もっとも、電車やバスなど公共交通機関の発達した都心部に住んでいると、維持費を払って自動車を保有するよりもイベントなどの際にレンタカーを利用したほうが費用は安く済むのではないでしょうか。実際、1984年と2020年を比べると、レンタカーの台数は約2.5倍になりました。
レンタカーを利用する人に向けて、事故を起こした場合の対処法を弁護士がお伝えします。

参照:自動車保有台数推移表|一般財団法人 自動車検査登録情報協会

レンタカーの申込み時

通常、レンタカーには自動車保険が付いています(※)が、申込み時の運転手として申請していなかった人が運転中に事故を起こした場合にはレンタカーの保険を使うことができません。
レンタカーの申込み時や利用開始の際に、必ず、運転する可能性のある人全員の氏名を申請してください(免許証の提示を求められることがほとんどです)。

運転開始前に、スマホ等で、レンタカーの周囲の写真を撮影しておくこともお勧めします。

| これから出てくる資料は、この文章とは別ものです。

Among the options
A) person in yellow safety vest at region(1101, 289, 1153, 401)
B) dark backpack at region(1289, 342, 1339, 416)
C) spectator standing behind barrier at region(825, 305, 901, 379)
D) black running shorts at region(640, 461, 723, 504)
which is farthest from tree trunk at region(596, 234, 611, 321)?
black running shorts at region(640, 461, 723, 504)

※道路運送法80条、道路運送法施行規則52条に基づく自家用自動車有償貸渡許可申請の際に、自動車保険加入が義務付けられています。

レンタカー事故を起こした場合にすべき行動

レンタカーで事故を起こしてしまった際に取るべき適切な対処法を解説します。
レンタカーであれ、自家用車であれ、事故を起こしたときの義務は異なりません。

道路交通法72条1項では、事故を起こした運転手の義務が規定されています。

交通事故があつたときは、当該交通事故に係る車両等の運転者その他の乗務員(以下この節において「運転者等」という。)は、直ちに車両等の運転を停止して、負傷者を救護し、道路における危険を防止する等必要な措置を講じなければならない。この場合において、当該車両等の運転者(運転者が死亡し、又は負傷したためやむを得ないときは、その他の乗務員。以下次項において同じ。)は、警察官が現場にいるときは当該警察官に、警察官が現場にいないときは直ちに最寄りの警察署(派出所又は駐在所を含む。以下次項において同じ。)の警察官に当該交通事故が発生した日時及び場所、当該交通事故における死傷者の数及び負傷者の負傷の程度並びに損壊した物及びその損壊の程度、当該交通事故に係る車両等の積載物並びに当該交通事故について講じた措置を報告しなければならない。

引用:道路交通法72条1項

このように運転手には、1.負傷者の救護義務、2.道路の安全確保義務、3.警察への報告義務が課されています。

(1)病院で診てもらう

出血しているなど緊急性のある場合には、まず怪我の治療を優先しましょう。

外見上怪我をしているかわからない場合でも、警察への報告などを済ませたうえで、念のため病院で治療を受けておきましょう。後々事故の症状があらわれてきた際、保険を適用するためには医師の診断書が必要になります。
旅行中で怪我をしているのに我慢してしまい、事故から数日経った後に地元の病院で治療を受けても、その症状が事故によるものなのか特定できないことがあります。そうなると、発生した症状が事故によるものなのか争われ、保険会社から保険金の支払いを拒まれてしまいかねません。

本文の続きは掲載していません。